Written request 1 — Reproduce the part of the listing that opens with the line containing "In this image, how" and closes with the end of the listing, requests included, and raise every distance given in the answers by 100.

## START Extract to read

DETAILED DESCRIPTION OF THE PREFERRED EMBODIMENTS
[0030] The present invention will be described in terms of an
embodiment applicable to the reduction of noise content by
integrating noise filtering in predictive video coding. It will be
understood that the essential concepts disclosed herein are
applicable to a wide range of compression standards, codecs,
electronic systems, architectures and hardware elements.
[0031] Video compression techniques can be broadly categorized as
lossless and lossy compression techniques. Most video compression
techniques use a combination of lossless and lossy techniques to
reduce the bit rate. These techniques can be used separately or
they can be combined to design very efficient data reduction
systems for video compression. Lossless data compression is a class
of data compression algorithms that allow the original data to be
reconstructed exactly from the compressed data. A lossy data
compression method is one where compressing a file and then
decompressing it produces a file that may be different from the
original, but has sufficient information for its intended use. In
addition to compression of video streams, lossy compression is used
frequently on the Internet and especially in streaming media and
telephony applications.
[0032] Image and video compression standards have been developed to
facilitate easier transmission and/or storage of digital media and
allow the digital media to be ported to discrete systems. Some of
the most common compression standards include, but are not limited
to, JPEG, MPEG-1, MPEG-2, MPEG-4, H.261, H.263, H.264, DV, and
DivX.
[0033] JPEG stands for Joint Photographic Experts Group. JPEG is a
lossy compression technique used for full-color or gray-scale
images, by exploiting the fact that the human eye will not notice
small color changes. JPEG, like all compression algorithms,
involves eliminating redundant data. JPEG, while designed for still
images, is often applied to moving images, or video. JPEG 2000
provides an image coding system using compression techniques based
on the use of wavelet technology.
[0034] MPEG (Moving Picture Experts Group) specifications and H.26x
recommendations are the most common video compression standards.
These video coding standards employ motion estimation, motion
compensated prediction, transform coding, and entropy coding to
effectively remove both the temporal and spatial redundancy from
the video frames to achieve a significant reduction in the bits
required to describe the video signal. Consequently, compression
ratios above 100:1 with good picture quality are common.
[0035] A video encoder may make a prediction about an image (a
video frame) and transform and encode the difference between the
prediction and the image. The prediction accounts for movement
between the image and its prediction reference image(s) by using
motion estimation. Because a given image's prediction may be based
on future images as well as past ones, the encoder must ensure that
the reference images are encoded and transmitted to the decoder
before the predicted ones. Therefore sometimes, the encoder needs
to reorder the video frames according to their coding order. The
decoder will put the images back into the original display
sequence. It takes about 1.1-1.5 billion operations per second for
real-time MPEG-2 encoding.
[0036] So far, several digital video coding standards have been
developed. Each compression standard was designed with a specific
application and bit rate in mind, although MPEG compression scales
well with increased bit rates. The different MPEG standards are
described below:
[0037] a. MPEG-1 was developed for a 1.5 Mbit/sec standard for the
compression of moving pictures and audio for storage
applications.

## END Extract to read

Written request 2 — Repeat the part of the passage on video compression that opens with the words containing "[0031] Video compression" and closes with "telephony applications.", word for word.

## START Material supplied

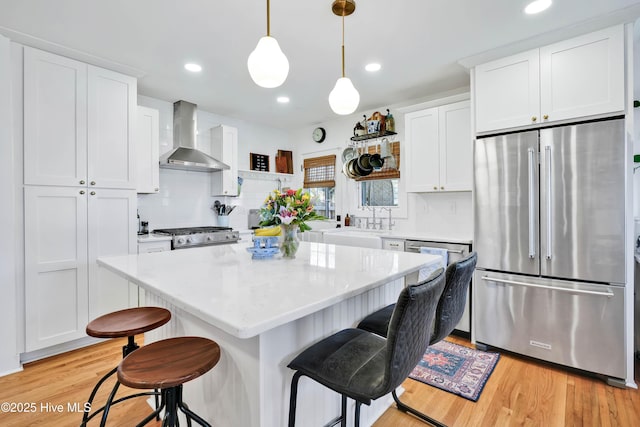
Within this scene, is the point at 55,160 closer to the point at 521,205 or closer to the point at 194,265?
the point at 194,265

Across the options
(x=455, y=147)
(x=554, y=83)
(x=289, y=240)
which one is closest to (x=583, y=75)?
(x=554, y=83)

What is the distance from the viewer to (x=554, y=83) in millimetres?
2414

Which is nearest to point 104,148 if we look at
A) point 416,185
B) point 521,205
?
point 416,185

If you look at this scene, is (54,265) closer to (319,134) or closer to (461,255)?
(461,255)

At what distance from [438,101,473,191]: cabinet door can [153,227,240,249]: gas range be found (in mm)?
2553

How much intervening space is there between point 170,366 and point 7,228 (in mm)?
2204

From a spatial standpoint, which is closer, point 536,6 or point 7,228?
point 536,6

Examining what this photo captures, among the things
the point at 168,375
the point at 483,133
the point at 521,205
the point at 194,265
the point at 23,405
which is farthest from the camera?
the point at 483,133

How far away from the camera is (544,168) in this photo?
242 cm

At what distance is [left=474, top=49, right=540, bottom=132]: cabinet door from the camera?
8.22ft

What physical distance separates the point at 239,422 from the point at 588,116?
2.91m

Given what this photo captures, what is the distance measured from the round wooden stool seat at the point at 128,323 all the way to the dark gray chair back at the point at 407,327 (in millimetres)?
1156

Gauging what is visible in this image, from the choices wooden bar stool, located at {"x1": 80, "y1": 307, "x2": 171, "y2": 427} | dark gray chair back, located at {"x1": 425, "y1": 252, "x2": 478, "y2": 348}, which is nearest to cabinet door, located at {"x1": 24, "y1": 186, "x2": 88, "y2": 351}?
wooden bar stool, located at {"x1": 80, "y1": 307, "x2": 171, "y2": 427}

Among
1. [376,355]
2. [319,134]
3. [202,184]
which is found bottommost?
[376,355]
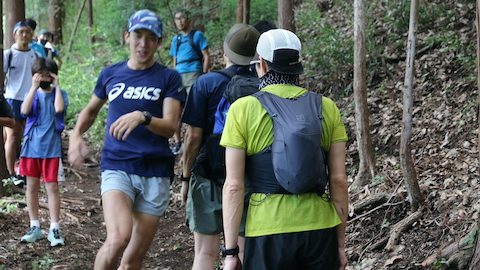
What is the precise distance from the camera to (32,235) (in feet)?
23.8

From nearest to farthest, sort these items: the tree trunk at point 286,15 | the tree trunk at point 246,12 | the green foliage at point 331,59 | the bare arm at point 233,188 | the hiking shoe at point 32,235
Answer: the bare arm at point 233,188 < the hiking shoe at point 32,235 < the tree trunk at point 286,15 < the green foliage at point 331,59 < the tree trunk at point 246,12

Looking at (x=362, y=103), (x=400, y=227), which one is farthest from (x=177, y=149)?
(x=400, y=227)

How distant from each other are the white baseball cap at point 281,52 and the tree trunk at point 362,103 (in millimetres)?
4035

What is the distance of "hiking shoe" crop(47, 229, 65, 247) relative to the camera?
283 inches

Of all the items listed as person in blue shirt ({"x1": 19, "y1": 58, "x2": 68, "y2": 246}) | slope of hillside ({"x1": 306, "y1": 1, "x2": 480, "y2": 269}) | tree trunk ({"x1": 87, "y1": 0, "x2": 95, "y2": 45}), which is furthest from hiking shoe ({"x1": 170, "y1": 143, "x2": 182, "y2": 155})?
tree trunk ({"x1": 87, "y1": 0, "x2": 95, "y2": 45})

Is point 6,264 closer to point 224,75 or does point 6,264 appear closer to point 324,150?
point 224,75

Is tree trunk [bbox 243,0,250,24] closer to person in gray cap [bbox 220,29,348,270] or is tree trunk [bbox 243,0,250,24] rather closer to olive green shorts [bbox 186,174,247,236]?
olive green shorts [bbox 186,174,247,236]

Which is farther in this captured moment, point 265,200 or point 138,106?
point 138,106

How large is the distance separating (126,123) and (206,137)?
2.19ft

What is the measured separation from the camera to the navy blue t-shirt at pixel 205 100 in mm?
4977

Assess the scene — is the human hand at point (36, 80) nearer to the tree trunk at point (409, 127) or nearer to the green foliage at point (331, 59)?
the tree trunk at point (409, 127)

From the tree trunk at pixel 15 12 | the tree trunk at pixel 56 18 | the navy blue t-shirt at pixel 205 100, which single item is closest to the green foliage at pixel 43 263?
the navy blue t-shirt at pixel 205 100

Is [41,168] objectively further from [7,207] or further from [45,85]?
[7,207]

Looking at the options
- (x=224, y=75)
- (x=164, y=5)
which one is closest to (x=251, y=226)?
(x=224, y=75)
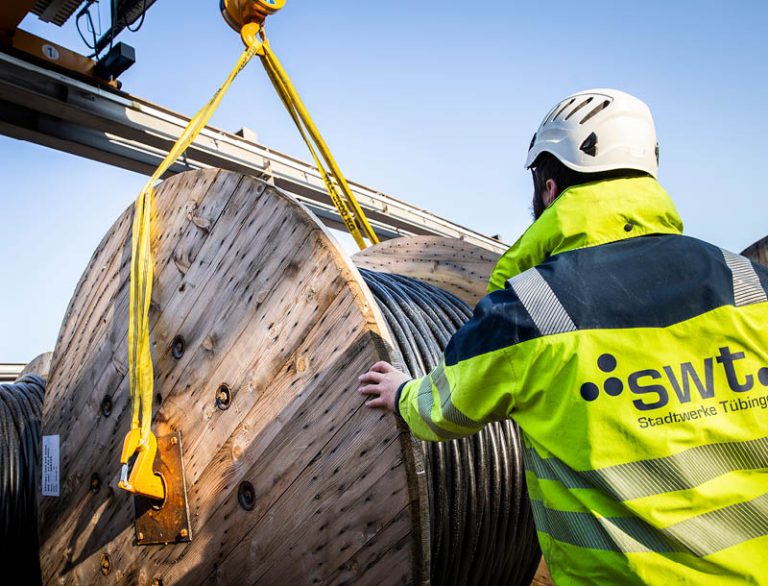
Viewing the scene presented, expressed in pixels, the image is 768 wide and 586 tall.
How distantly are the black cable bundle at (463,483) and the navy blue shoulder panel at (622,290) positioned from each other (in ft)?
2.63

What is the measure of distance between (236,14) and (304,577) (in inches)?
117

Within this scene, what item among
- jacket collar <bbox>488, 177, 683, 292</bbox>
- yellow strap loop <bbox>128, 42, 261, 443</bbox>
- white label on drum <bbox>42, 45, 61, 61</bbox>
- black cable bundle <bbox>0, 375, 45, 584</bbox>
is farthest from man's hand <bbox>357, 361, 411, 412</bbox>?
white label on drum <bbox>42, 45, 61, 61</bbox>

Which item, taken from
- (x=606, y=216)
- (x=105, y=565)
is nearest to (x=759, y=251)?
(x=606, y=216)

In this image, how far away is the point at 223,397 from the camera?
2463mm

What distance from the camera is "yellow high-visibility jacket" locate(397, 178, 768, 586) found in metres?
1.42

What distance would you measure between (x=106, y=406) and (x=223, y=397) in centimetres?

## END Material supplied

Full response 1 —
In this image, how far away is the point at 223,397 from the camera?
2563mm

What distance from the camera is "yellow high-visibility jacket" locate(397, 178, 768, 586) found in metres?
101.42

What distance would you measure between (x=106, y=406) and (x=223, y=397) in centimetres?

Full response 2 —
[0031] Video compression techniques can be broadly categorized as
lossless and lossy compression techniques. Most video compression
techniques use a combination of lossless and lossy techniques to
reduce the bit rate. These techniques can be used separately or
they can be combined to design very efficient data reduction
systems for video compression. Lossless data compression is a class
of data compression algorithms that allow the original data to be
reconstructed exactly from the compressed data. A lossy data
compression method is one where compressing a file and then
decompressing it produces a file that may be different from the
original, but has sufficient information for its intended use. In
addition to compression of video streams, lossy compression is used
frequently on the Internet and especially in streaming media and
telephony applications.